В Кирове он однажды латал шов на трубе, к которой нельзя было подобраться ближе чем на метр — кипяток. Он тогда не полез руками. Он сделал заплату на длинном штыре и завел ее под шов снизу, внахлест, против течения. Вода всегда идет сверху вниз; заплату надо ставить так, чтобы поток прижимал ее к телу трубы, а не отрывал. Это азы. Это первое, чему учат.
Здешние латальщики мазали смолу поверх. По течению. Наружное ее просто смывало.
— Тишь, — сказал Родион. — Смолу давай. И самый длинный шест, что у тебя есть. Заводить будем снизу. Против струи.

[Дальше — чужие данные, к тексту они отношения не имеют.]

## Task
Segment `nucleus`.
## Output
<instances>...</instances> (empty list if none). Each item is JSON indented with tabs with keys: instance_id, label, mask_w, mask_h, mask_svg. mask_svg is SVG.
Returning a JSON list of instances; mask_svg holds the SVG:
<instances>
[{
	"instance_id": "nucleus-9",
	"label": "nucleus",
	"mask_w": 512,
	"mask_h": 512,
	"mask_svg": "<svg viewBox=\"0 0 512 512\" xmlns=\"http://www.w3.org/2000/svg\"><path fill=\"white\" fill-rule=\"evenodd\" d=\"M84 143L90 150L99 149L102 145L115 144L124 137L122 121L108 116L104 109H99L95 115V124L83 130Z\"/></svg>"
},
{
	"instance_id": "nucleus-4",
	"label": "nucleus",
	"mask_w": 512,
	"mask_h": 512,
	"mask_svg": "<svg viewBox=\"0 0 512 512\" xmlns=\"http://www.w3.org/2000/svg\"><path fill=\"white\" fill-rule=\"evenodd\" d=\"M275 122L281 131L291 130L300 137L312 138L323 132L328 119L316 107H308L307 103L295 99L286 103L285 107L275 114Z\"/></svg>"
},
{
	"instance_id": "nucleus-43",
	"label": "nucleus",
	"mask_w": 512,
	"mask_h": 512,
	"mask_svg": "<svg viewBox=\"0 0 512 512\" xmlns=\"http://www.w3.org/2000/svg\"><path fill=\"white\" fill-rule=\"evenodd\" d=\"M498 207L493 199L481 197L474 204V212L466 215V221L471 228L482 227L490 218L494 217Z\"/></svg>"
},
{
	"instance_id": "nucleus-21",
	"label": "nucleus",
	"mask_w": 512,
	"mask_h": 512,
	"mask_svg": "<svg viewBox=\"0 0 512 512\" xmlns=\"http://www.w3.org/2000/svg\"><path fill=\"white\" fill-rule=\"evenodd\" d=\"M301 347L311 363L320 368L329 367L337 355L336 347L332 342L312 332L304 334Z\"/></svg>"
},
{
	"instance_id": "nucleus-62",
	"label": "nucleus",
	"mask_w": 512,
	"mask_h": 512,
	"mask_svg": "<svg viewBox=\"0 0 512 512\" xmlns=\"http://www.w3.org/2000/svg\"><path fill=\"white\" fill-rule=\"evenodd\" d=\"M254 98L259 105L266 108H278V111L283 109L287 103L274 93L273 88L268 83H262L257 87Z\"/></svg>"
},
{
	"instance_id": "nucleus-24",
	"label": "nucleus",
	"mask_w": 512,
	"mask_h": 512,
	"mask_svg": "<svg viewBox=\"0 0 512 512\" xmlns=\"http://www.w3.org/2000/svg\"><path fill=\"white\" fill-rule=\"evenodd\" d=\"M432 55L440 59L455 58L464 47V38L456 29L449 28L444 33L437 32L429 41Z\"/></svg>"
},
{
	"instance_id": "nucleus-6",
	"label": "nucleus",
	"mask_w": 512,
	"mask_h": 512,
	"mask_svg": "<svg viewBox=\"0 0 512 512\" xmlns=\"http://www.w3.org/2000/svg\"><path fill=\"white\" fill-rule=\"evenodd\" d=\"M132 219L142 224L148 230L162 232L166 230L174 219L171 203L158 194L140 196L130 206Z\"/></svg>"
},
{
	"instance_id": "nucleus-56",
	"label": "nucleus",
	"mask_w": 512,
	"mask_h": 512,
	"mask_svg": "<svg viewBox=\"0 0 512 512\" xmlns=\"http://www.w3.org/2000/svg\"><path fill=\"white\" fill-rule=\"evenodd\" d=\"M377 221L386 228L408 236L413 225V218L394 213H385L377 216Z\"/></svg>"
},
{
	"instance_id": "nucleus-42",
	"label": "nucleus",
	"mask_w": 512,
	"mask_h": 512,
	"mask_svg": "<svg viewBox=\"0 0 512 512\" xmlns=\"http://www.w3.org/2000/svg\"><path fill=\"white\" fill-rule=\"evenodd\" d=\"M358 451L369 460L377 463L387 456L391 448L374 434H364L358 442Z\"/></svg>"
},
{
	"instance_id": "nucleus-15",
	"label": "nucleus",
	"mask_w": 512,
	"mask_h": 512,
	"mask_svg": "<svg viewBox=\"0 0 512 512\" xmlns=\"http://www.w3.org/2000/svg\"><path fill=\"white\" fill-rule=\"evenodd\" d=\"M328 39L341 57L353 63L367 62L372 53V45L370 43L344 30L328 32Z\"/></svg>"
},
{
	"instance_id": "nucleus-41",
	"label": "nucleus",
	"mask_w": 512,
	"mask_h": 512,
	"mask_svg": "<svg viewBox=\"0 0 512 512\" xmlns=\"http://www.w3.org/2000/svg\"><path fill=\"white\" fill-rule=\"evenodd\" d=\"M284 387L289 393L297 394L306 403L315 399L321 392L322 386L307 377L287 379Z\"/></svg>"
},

— Так не латают, — пролепетал мальчишка.
— Так течь останавливают, — ответил Родион.
Он примотал пропитанную смолой ветошь к концу шеста, лег на камень — как ложился на скаты, распределяя вес, чтобы не сорваться, — и медленно, миллиметр за миллиметром, завел заплату под самую щель. Снизу вверх. Внахлест. Так, чтобы сочащееся Наружное само прижимало ткань к камню.
Одна капля все-таки сорвалась. Прошла в сантиметре от лица, обдав морозным сахаром, и упала на левую кисть.
Боли не было. Просто трех пальцев на левой руке вдруг не стало.
Родион стиснул зубы, не выпустил шест. Дожал.
Щель погасла.
Не сразу — сначала померкла, потом захлебнулась собственным светом и закрылась, будто ее и не было. А следом, одна за другой, стали гаснуть трещины внизу, по всему своду, — как гаснут окна в доме, когда наконец-то дают отдохнуть уставшему городу. Веер сворачивался. Мир переставал течь.
Снизу, с крыш Исподволи, донесся не крик даже — вздох. Общий, на весь город.
*
Пальцев было жаль. Хорошие были пальцы, рабочие.
Он сидел потом в мастерской, замотанный, и разглядывал левую руку — теперь на два пальца беднее. Ужень поставил перед ним кружку с чем-то горячим и сел напротив. Молчал долго.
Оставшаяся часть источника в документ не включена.